Exercise prompt:
An exact copy of all the data is required, with pictures left out.

Records shown:
----------------

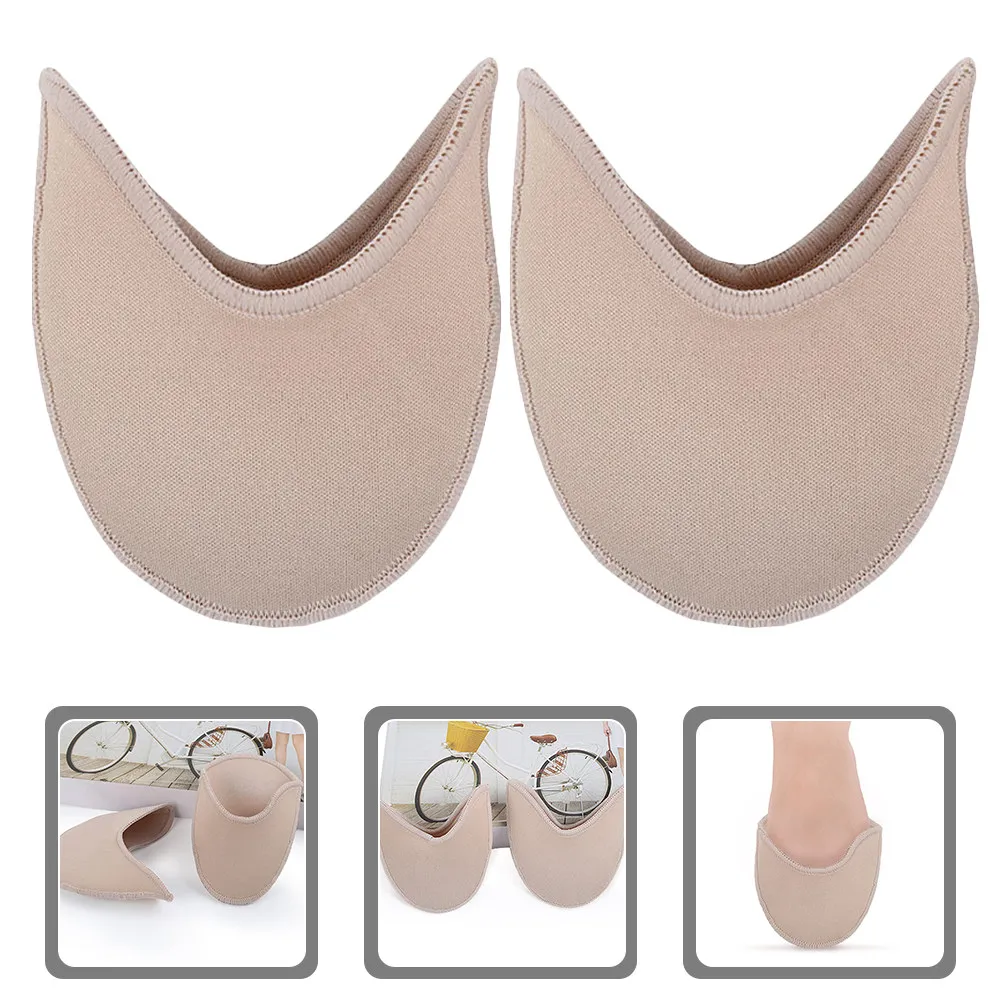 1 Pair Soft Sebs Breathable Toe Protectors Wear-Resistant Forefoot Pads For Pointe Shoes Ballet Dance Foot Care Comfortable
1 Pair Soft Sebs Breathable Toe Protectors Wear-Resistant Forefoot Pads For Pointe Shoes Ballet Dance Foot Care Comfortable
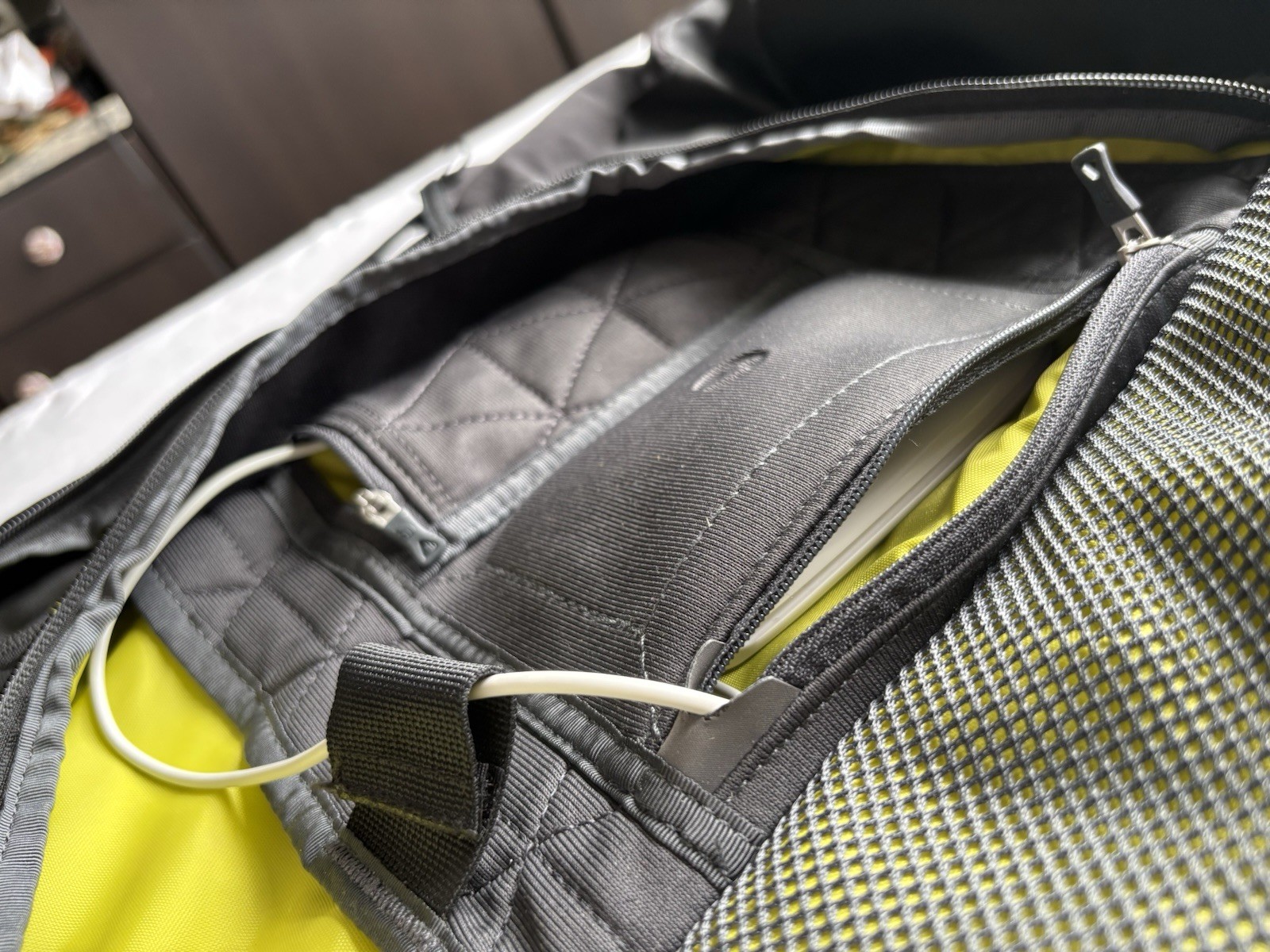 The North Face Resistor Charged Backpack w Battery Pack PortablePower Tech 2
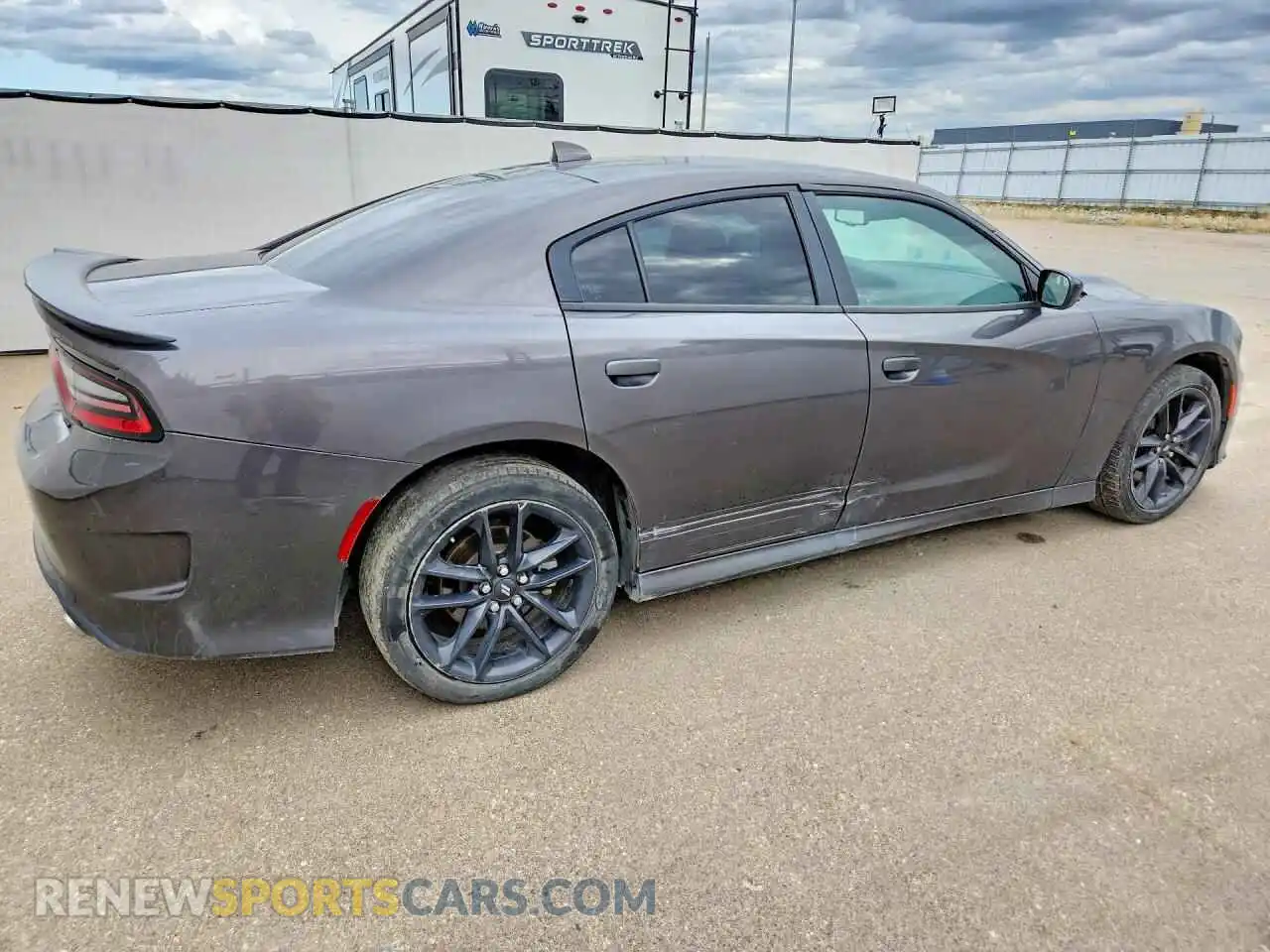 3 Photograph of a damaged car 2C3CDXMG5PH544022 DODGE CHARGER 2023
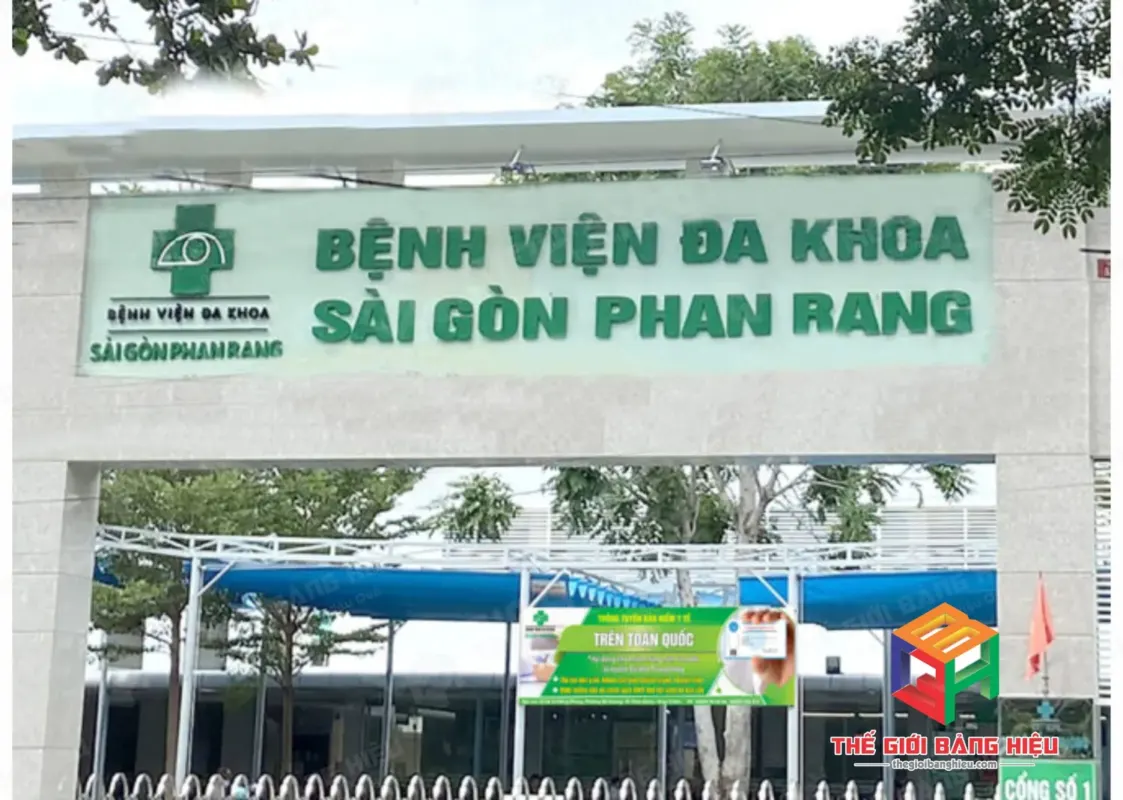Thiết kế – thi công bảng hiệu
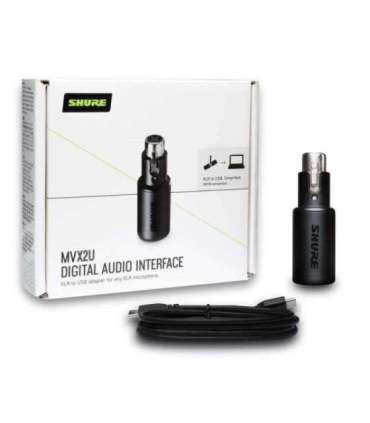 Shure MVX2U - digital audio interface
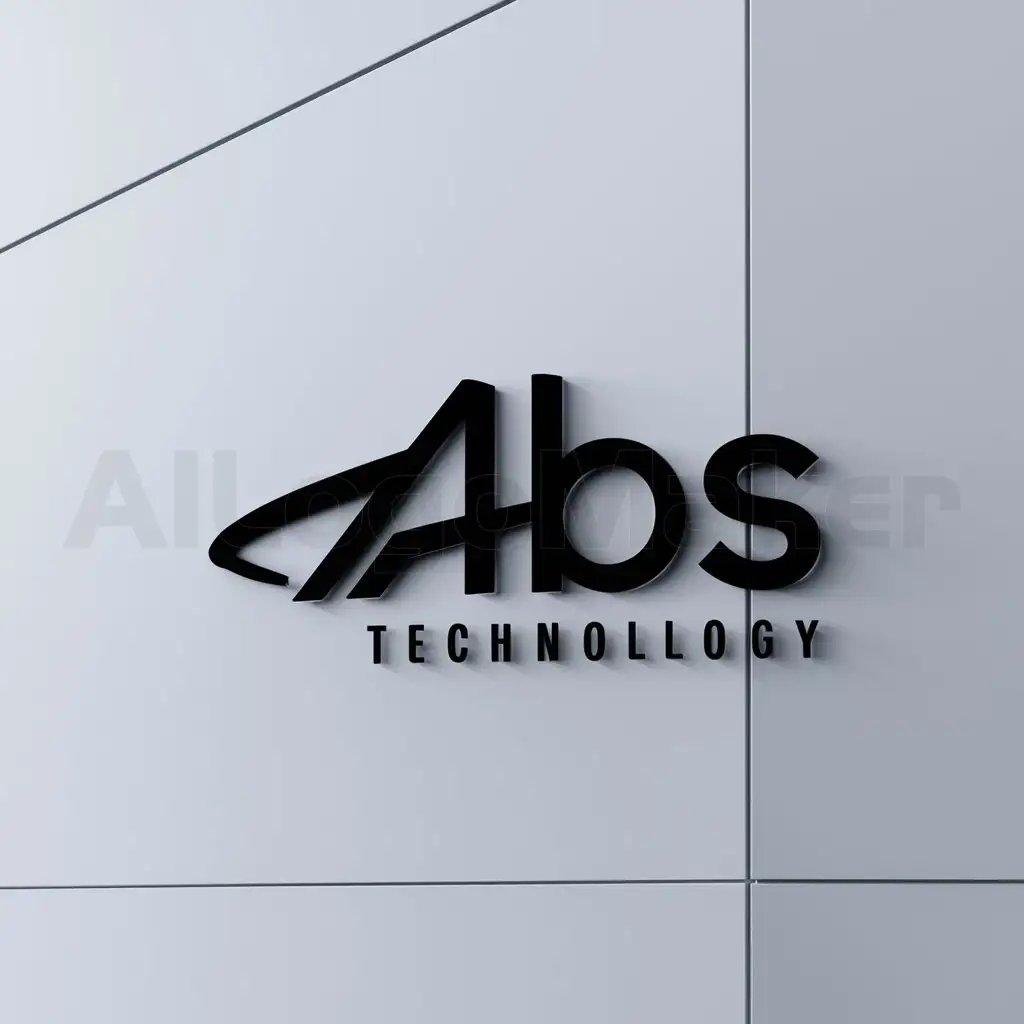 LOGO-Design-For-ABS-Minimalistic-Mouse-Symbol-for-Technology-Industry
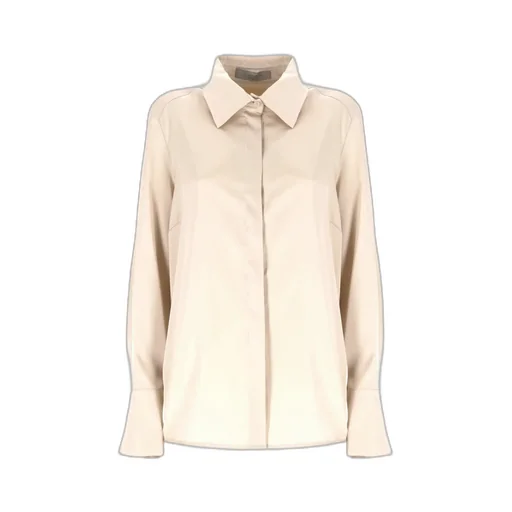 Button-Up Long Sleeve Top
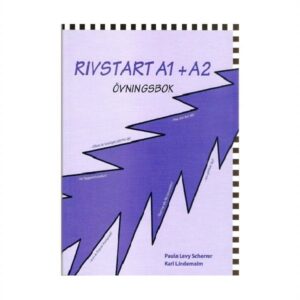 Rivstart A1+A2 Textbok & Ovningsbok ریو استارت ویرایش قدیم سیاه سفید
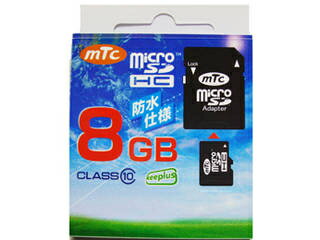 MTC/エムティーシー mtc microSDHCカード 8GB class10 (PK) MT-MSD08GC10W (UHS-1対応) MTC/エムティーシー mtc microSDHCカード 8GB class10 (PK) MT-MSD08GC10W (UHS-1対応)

----------------

Response below:
 1 Pair Soft Sebs Breathable Toe Protectors Wear-Resistant Forefoot Pads For Pointe Shoes Ballet Dance Foot Care Comfortable
1 Pair Soft Sebs Breathable Toe Protectors Wear-Resistant Forefoot Pads For Pointe Shoes Ballet Dance Foot Care Comfortable
 The North Face Resistor Charged Backpack w Battery Pack PortablePower Tech 2
 3 Photograph of a damaged car 2C3CDXMG5PH544022 DODGE CHARGER 2023
Thiết kế – thi công bảng hiệu
 Shure MVX2U - digital audio interface
 LOGO-Design-For-ABS-Minimalistic-Mouse-Symbol-for-Technology-Industry
 Button-Up Long Sleeve Top
 Rivstart A1+A2 Textbok & Ovningsbok ریو استارت ویرایش قدیم سیاه سفید
 MTC/エムティーシー mtc microSDHCカード 8GB class10 (PK) MT-MSD08GC10W (UHS-1対応) MTC/エムティーシー mtc microSDHCカード 8GB class10 (PK) MT-MSD08GC10W (UHS-1対応)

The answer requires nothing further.